Cette phrase me mit dans une colère noire. Comment osait-elle dire que cela ne lui plaisait pas alors que c'était elle qui m'avait attaqué et qui m'achevait ?
« Épargne-moi tes excuses vides et dépêche-toi de m'achever, tu m'écœures. Je te souhaite de mourir de la même manière que que moi. »
Cette dernière phrase, je la disais toujours. Chaque humain qui me tuait, je le maudissais de la même façon. Mais les humains, même ceux qui avaient en eux l'énergie des Elfes Rois, étaient bien incapables de comprendre ce que je disais. Pour eux, ce n'était jamais qu'un grognement, le râle de leur dernière cible en date.
Pourtant, à ma grande surprise, je vis l'humaine stopper son marteau pour me regarder.
« Mes excuses sont loin d'être vides. Je suis un Sage, et nous autres sommes plus sensibles que les autres aux puissances de la nature. J'ai senti que tu étais important pour cette forêt, et c'est pour cela que devoir te tuer ne me plaît pas.
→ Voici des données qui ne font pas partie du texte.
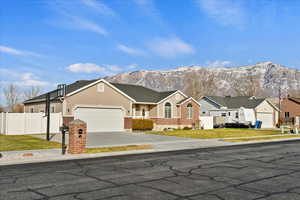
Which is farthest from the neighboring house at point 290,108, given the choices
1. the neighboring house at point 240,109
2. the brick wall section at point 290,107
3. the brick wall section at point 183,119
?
the brick wall section at point 183,119

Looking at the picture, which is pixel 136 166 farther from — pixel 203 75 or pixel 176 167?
pixel 203 75

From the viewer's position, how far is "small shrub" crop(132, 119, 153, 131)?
3406 cm

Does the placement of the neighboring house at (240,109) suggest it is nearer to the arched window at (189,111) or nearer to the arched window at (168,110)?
the arched window at (189,111)

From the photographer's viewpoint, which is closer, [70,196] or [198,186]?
[70,196]

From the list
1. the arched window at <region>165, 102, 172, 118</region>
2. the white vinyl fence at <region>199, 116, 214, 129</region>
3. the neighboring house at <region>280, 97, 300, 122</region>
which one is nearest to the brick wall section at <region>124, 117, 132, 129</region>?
the arched window at <region>165, 102, 172, 118</region>

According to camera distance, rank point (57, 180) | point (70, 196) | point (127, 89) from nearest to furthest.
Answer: point (70, 196), point (57, 180), point (127, 89)

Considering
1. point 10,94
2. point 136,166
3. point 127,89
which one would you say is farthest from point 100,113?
point 10,94

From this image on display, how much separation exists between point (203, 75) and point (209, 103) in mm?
35056

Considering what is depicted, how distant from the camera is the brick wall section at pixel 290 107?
5333 cm

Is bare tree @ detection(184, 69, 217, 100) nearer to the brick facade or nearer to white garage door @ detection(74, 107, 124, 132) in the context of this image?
the brick facade

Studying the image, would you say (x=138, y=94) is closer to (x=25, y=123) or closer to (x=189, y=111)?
(x=189, y=111)

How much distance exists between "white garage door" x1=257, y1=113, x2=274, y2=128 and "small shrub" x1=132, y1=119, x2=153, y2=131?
20.3 m

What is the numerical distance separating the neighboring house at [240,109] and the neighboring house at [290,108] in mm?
4419

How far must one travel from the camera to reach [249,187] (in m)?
8.43
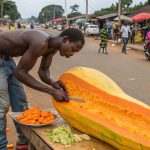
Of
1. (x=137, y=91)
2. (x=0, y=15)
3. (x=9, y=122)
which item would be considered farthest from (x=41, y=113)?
(x=0, y=15)

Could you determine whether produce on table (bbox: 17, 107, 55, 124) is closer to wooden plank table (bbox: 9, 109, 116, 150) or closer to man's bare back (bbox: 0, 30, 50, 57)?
wooden plank table (bbox: 9, 109, 116, 150)

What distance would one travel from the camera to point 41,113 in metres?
4.41

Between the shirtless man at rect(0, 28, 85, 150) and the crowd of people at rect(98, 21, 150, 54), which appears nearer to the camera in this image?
the shirtless man at rect(0, 28, 85, 150)

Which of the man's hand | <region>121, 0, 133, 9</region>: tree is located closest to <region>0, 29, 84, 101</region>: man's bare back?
the man's hand

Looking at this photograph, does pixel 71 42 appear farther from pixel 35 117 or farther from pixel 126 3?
pixel 126 3

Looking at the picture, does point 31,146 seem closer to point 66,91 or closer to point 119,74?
point 66,91

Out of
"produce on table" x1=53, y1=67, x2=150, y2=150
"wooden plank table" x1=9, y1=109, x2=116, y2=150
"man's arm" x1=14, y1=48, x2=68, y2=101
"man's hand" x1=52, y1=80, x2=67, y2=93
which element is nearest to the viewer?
"produce on table" x1=53, y1=67, x2=150, y2=150

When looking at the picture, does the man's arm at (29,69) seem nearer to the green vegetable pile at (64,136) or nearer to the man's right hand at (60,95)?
the man's right hand at (60,95)

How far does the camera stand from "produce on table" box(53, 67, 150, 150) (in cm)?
349

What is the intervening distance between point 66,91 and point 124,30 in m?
15.4

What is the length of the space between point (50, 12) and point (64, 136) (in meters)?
156

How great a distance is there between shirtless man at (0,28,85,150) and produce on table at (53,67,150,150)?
167 mm

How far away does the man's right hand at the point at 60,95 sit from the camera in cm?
408

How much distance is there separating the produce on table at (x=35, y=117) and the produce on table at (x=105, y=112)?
160mm
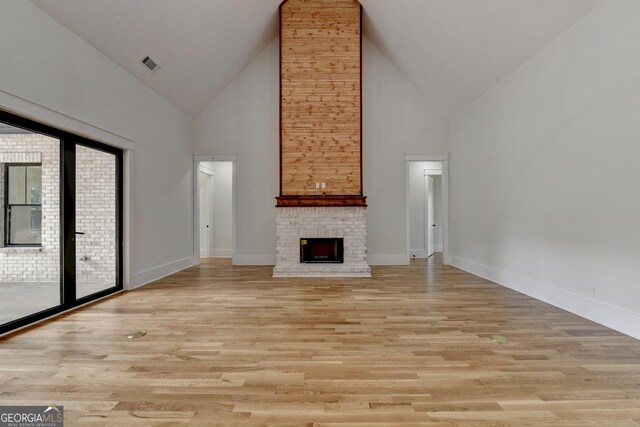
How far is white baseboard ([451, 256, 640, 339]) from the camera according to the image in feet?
9.89

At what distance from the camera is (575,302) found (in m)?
3.64

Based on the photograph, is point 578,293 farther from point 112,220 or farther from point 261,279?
point 112,220

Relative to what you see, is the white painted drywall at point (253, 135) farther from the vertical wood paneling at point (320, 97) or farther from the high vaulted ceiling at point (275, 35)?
the vertical wood paneling at point (320, 97)

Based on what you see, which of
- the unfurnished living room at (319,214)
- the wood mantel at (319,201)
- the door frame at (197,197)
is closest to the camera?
the unfurnished living room at (319,214)

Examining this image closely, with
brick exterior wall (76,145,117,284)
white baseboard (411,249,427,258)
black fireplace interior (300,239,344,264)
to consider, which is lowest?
white baseboard (411,249,427,258)

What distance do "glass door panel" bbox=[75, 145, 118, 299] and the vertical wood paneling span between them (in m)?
2.88

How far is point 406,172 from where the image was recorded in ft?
24.4

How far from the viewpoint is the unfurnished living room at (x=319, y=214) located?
214cm

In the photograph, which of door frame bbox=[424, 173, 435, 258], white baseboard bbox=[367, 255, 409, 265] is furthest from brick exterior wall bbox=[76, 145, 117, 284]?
door frame bbox=[424, 173, 435, 258]

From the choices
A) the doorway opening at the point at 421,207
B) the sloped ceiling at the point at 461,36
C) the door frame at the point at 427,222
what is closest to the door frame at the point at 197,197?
the sloped ceiling at the point at 461,36

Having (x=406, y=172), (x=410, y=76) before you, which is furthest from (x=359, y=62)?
(x=406, y=172)

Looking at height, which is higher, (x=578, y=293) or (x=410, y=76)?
(x=410, y=76)

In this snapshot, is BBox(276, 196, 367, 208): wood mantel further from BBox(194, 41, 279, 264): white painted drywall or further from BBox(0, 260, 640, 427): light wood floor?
BBox(0, 260, 640, 427): light wood floor

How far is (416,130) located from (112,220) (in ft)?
20.1
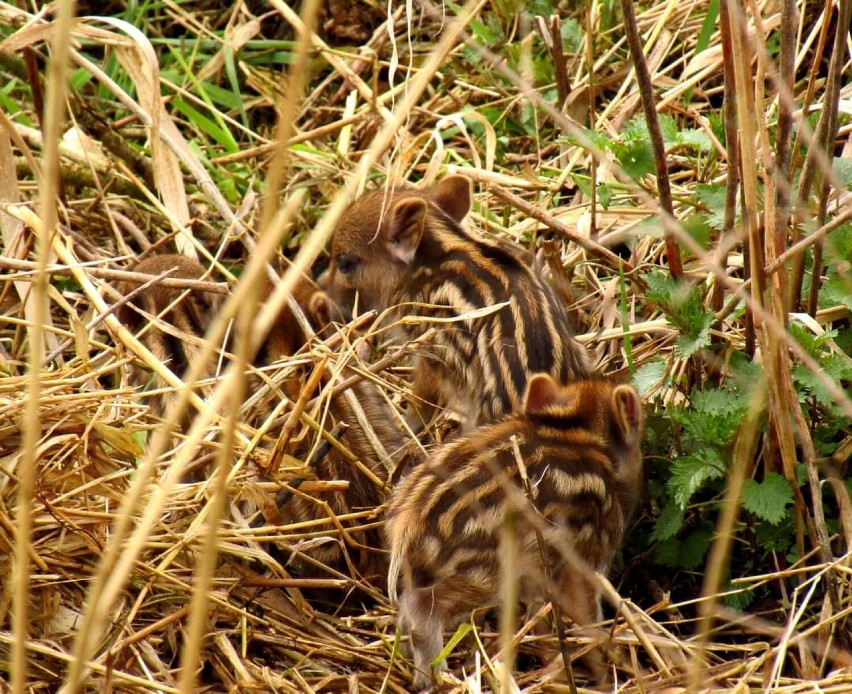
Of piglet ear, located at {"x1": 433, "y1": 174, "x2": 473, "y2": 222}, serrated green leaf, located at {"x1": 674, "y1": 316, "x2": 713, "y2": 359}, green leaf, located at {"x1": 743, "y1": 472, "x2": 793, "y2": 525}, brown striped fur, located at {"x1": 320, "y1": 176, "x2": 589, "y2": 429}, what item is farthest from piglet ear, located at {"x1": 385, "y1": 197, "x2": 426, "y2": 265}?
green leaf, located at {"x1": 743, "y1": 472, "x2": 793, "y2": 525}

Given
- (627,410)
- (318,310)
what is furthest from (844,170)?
(318,310)

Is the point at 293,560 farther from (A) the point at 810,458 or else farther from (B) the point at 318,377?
(A) the point at 810,458

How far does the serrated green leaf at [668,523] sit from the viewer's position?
10.4ft

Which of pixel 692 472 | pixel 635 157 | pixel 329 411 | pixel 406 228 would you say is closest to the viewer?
pixel 692 472

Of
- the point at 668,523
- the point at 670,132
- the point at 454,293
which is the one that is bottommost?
the point at 668,523

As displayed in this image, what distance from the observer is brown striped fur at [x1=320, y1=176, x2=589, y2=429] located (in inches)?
139

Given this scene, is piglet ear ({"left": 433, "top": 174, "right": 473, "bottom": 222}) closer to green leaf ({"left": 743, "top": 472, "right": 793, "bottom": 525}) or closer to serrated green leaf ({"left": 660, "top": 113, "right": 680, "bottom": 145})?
serrated green leaf ({"left": 660, "top": 113, "right": 680, "bottom": 145})

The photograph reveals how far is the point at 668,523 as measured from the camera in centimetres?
320

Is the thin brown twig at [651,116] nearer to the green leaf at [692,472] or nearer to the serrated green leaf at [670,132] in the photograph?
the serrated green leaf at [670,132]

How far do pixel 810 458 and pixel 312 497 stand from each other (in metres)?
1.27

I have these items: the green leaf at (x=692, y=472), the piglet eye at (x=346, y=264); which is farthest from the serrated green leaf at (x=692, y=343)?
the piglet eye at (x=346, y=264)

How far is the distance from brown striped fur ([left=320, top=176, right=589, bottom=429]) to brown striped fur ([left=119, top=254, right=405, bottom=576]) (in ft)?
0.64

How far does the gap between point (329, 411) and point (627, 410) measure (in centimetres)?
91

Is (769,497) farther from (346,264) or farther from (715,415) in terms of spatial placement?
(346,264)
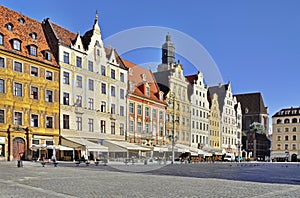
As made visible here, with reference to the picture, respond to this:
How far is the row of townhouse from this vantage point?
121 ft

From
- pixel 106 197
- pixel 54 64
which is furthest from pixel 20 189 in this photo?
pixel 54 64

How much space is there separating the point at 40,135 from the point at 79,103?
679 centimetres

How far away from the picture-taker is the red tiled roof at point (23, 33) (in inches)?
1471

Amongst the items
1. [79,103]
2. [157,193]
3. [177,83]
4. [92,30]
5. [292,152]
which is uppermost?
[92,30]

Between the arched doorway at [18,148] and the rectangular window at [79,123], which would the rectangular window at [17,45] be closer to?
the arched doorway at [18,148]

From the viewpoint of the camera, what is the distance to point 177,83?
60375 millimetres

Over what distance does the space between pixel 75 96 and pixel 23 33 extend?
9139mm

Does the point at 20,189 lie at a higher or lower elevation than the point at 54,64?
lower

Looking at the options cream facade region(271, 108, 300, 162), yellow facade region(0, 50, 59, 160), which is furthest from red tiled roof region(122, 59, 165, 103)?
cream facade region(271, 108, 300, 162)

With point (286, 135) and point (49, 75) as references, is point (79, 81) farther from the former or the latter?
point (286, 135)

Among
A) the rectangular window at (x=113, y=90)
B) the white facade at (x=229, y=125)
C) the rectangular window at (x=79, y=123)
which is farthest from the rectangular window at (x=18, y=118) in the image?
the white facade at (x=229, y=125)

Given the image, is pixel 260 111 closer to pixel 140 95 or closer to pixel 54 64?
pixel 140 95

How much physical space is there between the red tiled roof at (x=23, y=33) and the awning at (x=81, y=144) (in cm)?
874

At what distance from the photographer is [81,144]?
3816cm
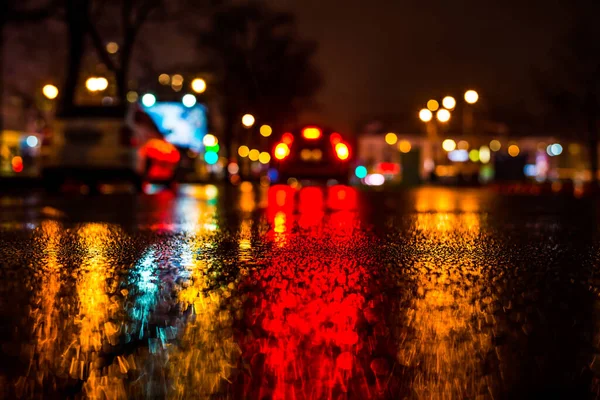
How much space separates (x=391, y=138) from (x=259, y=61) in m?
80.4

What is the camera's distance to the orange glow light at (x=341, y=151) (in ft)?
73.1

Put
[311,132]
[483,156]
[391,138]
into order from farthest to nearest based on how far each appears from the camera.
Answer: [391,138] < [483,156] < [311,132]

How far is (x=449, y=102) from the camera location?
35531 millimetres

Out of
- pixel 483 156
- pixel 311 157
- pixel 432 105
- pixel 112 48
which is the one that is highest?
pixel 112 48

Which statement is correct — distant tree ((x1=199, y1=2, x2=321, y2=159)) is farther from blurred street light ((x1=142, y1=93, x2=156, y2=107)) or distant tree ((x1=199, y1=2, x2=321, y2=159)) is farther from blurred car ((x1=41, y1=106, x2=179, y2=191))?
blurred car ((x1=41, y1=106, x2=179, y2=191))

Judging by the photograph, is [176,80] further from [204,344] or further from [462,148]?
[462,148]

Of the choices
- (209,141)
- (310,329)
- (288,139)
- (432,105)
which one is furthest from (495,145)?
(310,329)

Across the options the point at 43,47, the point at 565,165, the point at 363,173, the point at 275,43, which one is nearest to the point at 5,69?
the point at 43,47

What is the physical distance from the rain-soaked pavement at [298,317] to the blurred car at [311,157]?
573 inches

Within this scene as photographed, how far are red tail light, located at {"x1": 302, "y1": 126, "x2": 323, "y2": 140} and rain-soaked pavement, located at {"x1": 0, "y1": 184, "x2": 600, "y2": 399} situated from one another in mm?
14335

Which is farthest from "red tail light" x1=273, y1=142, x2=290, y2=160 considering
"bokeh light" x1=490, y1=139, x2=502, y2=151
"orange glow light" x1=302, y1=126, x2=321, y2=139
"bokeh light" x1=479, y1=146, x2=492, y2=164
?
"bokeh light" x1=490, y1=139, x2=502, y2=151

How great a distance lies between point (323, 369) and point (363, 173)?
2346 centimetres

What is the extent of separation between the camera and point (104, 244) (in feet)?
22.9

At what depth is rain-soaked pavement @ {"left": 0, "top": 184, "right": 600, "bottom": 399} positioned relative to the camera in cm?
283
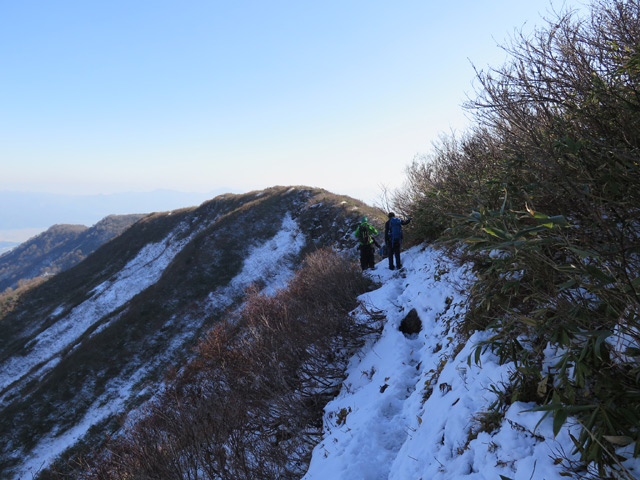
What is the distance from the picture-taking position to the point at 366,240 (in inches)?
481

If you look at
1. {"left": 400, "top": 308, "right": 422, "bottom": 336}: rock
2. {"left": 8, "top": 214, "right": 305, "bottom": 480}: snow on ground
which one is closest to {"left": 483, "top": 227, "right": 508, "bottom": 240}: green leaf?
{"left": 400, "top": 308, "right": 422, "bottom": 336}: rock

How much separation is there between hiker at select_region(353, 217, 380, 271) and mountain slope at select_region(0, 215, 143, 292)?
125 metres

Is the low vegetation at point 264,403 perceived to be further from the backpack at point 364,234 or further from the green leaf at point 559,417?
the green leaf at point 559,417

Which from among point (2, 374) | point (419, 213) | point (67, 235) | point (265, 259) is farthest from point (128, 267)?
point (67, 235)

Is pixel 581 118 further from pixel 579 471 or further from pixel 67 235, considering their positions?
pixel 67 235

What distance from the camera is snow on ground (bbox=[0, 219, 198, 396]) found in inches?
977

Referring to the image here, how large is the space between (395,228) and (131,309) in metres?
22.5

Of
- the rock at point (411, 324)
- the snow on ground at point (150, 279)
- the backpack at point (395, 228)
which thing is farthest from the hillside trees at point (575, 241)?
the snow on ground at point (150, 279)

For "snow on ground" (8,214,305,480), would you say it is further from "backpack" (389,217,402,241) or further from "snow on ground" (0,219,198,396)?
"backpack" (389,217,402,241)

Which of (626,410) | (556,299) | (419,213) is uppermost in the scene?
(419,213)

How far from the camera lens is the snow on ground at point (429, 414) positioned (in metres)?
2.85

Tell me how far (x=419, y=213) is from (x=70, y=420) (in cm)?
2003

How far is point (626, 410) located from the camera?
76.0 inches

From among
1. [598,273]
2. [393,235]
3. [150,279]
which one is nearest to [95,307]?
[150,279]
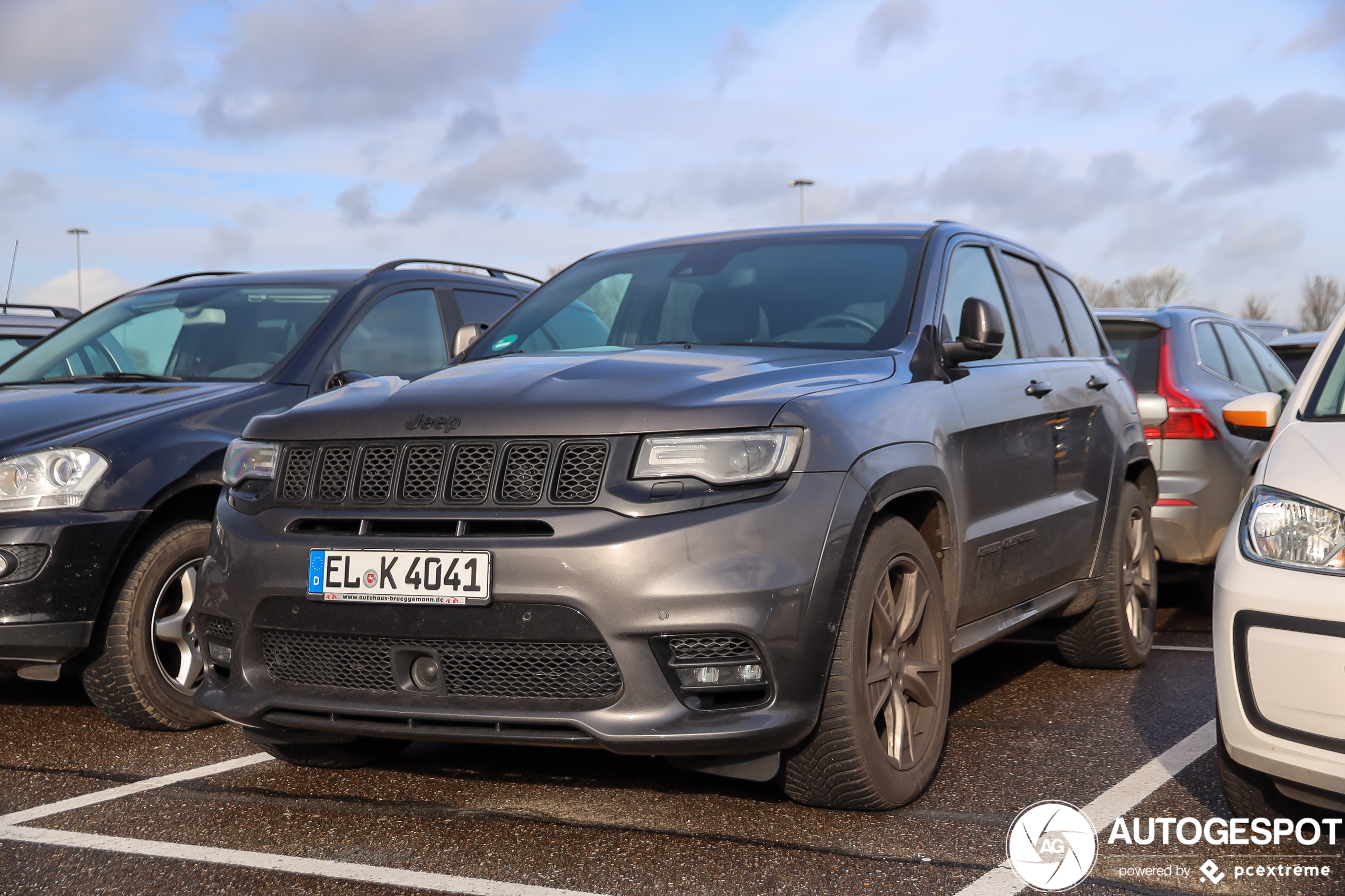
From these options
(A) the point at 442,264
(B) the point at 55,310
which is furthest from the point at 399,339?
(B) the point at 55,310

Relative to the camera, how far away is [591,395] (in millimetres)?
3449

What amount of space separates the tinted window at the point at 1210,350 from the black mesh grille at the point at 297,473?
17.4ft

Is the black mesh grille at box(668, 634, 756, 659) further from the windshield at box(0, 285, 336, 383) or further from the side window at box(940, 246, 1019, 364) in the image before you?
the windshield at box(0, 285, 336, 383)

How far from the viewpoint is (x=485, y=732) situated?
3.31 meters

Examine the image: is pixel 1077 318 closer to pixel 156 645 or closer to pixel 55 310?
pixel 156 645

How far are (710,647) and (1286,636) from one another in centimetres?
130

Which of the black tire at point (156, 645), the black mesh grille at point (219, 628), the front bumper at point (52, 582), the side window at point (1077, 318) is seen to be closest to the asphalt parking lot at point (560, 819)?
the black tire at point (156, 645)

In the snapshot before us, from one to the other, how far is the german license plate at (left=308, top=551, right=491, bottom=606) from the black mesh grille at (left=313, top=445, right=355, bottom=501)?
0.60 ft

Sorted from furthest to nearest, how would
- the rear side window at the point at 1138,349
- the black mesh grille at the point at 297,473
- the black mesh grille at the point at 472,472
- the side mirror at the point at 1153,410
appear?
1. the rear side window at the point at 1138,349
2. the side mirror at the point at 1153,410
3. the black mesh grille at the point at 297,473
4. the black mesh grille at the point at 472,472

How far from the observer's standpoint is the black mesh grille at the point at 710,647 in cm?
320

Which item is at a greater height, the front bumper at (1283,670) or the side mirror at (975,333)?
the side mirror at (975,333)

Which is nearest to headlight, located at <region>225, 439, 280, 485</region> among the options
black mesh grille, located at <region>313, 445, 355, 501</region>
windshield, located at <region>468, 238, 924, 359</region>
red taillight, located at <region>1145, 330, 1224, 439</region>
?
black mesh grille, located at <region>313, 445, 355, 501</region>

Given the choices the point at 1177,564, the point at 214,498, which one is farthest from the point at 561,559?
the point at 1177,564

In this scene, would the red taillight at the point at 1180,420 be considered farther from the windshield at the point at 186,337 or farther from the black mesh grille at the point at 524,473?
the black mesh grille at the point at 524,473
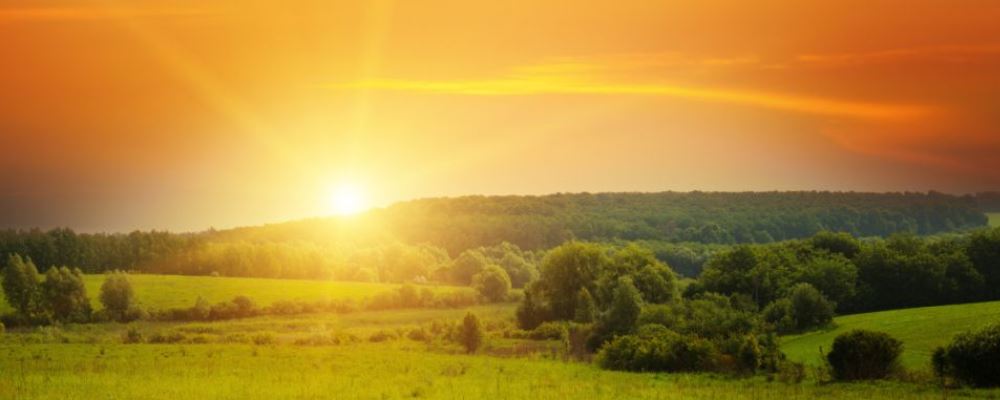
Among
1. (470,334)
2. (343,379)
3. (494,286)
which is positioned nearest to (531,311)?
(470,334)

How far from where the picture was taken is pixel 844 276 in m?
73.2

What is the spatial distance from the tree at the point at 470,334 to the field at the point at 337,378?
265cm

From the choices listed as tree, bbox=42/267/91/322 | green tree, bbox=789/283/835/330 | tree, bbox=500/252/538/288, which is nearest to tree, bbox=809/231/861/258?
green tree, bbox=789/283/835/330

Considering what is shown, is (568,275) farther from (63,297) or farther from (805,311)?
(63,297)

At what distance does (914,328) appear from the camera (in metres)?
51.0

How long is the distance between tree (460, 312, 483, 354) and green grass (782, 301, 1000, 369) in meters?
21.7

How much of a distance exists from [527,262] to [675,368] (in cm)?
12054

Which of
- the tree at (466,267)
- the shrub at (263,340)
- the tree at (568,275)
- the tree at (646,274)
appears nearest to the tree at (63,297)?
the shrub at (263,340)

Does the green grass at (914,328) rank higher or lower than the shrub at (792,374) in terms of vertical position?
higher

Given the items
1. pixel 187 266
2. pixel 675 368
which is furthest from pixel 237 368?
pixel 187 266

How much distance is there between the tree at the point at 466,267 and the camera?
153625mm

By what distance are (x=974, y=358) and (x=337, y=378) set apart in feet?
88.1

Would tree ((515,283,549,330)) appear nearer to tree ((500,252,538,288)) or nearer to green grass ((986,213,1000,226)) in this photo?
tree ((500,252,538,288))

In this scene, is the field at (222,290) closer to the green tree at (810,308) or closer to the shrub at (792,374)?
the green tree at (810,308)
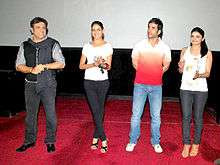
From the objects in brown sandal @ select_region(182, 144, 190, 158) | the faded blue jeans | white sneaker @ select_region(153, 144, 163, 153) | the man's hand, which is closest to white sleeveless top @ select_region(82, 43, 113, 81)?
the faded blue jeans

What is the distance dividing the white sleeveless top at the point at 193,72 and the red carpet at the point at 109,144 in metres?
1.05

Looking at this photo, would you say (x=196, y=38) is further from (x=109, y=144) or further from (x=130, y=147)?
(x=109, y=144)

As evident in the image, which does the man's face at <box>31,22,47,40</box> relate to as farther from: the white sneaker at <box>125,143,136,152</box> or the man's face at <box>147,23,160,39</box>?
the white sneaker at <box>125,143,136,152</box>

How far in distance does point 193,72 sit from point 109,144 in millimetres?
1821

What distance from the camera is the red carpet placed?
13.9ft

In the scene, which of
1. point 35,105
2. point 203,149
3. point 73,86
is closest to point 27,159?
point 35,105

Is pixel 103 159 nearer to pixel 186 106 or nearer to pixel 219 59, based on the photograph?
pixel 186 106

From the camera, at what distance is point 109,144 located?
16.1ft

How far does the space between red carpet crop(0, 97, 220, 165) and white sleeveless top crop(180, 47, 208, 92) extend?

- Alors pourquoi le fais-tu, si cela te répugne autant ?
- J'ai la mission de récupérer la Noblesse Royale. Te vaincre est le seul moyen de l'obtenir.
- Bien sûr, répliquai-je en riant. Vous n'êtes qu'une bande d'enfants avides de pouvoir. Tout ce que vous faites, c'est me voler mon énergie pour devenir plus puissants que vous ne le devriez. »
La jeune humaine paru surprise.
« Bien sûr que non. Nia m'a juste dit que si je voulais être un Messager des Sprites digne de ce nom, je devais lui rapporter la Noblesse Royale. Tous les apprentis Messagers doivent passer par là à un moment. De toutes les façons, si on ne le fait pas, Nia nous harcèle jusqu'à ce qu'on le fasse.
- Vous me volez la Noblesse Royale, tous chacun à votre tour, et tu me dis qu'aucun d'entre vous ne la garde ? Demandai-je, stupéfait.
- Non. Nia nous la demande comme preuve de notre capacité à combattre. C'est… une sorte de trophée, en quelque sorte.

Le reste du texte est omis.